● **Required work**:
(A) According to the guide on welcoming Syrian refugee children, how much money had the Ontario government already provided to Lifeline Syria?
(B) From the guide on welcoming Syrian refugee children, reproduce word for word the passage that begins at the words "School age children" and stops after "periods of time.".

● **Text shown**:
========
An Educator's Guide To Welcoming Syrian Refugee Children.


On November 24, 2015, the federal government announced its plan to welcome 25,000 Syrian newcomers to Canada. As of January 20, 2016, 11,613 Syrian newcomers had arrived in Canada on 44 government-organized flights. There were 5,833 refugee applications finalized, but they had not yet travelled to Canada. There were 14,733 refugee resettlement applications in progress.1

In preparation, the Ontario government has been working with municipalities to identify provincial resources to support the settlement of the newcomers. Of particular importance will be integration of the new permanent residents into Ontario's education system.2

By the end of 2016, it is expected that approximately 10,000 new Canadians will resettle in areas such as the GTA, Hamilton, Mississauga, London and Ottawa. In terms of financial assistance, the government of Ontario is investing $10.5 million over the next two years to deliver support for refugees and organizations that are privately sponsoring them. In addition, the provincial government has already provided $330,000 to Lifeline Syria, which assists in the recruitment and training of private refugee sponsors.3


Syria is a country in the Middle East with a population of 22 million. It is very diverse, both ethnically and religiously. Most Syrians are ethnic Arab and will follow the Sunni branch of Islam, however, there are also minorities such as ethnic Kurds, Christian Arabs and some Jewish Arabs.4

The UN reports that more than 10 million people have fled Syria since the civil war began in 2011, most of them women and children.5 This represents one of the largest refugee movements in recent history. A March 2015 report published by the UN estimated that four out of five Syrians were living in poverty.6

The majority of Syrian newcomers are living in Jordan and Lebanon, the region's two smallest countries, which are under enormous stress. An increasing number of refugees are fleeing across the border into Turkey, creating considerable tensions and overwhelming host communities.7

School age children from Syria may have had years of lost or interrupted schooling. The Syrian children who have attended school in asylum countries may have been targets of bullying, violence and prejudice.8 Children who were born in refugee camps may have health issues, poor nutrition, limited food and inadequate hygiene for prolonged periods of time.
========
● **Data records**:
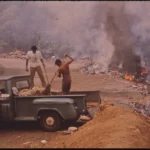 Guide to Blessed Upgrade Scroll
========
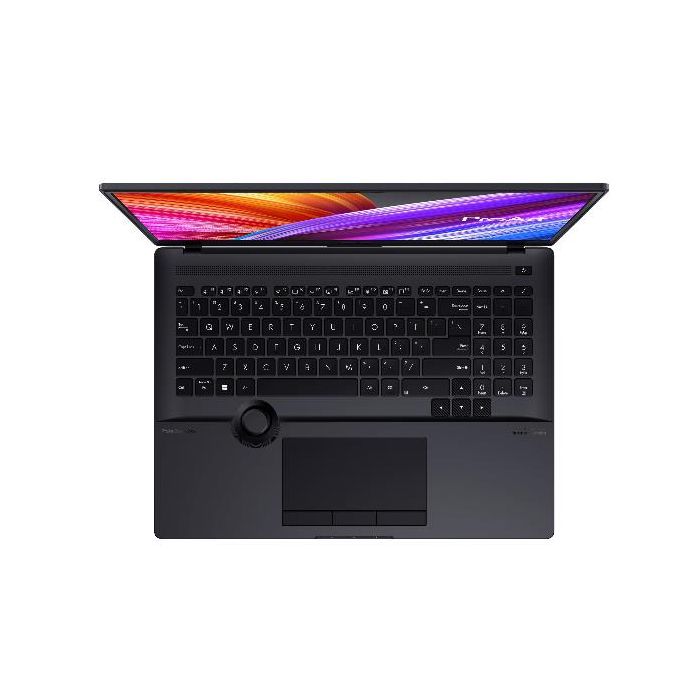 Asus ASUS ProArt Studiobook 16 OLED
========
● **Answers**:
(A) $330,000

(B)
School age children from Syria may have had years of lost or interrupted schooling. The Syrian children who have attended school in asylum countries may have been targets of bullying, violence and prejudice.8 Children who were born in refugee camps may have health issues, poor nutrition, limited food and inadequate hygiene for prolonged periods of time.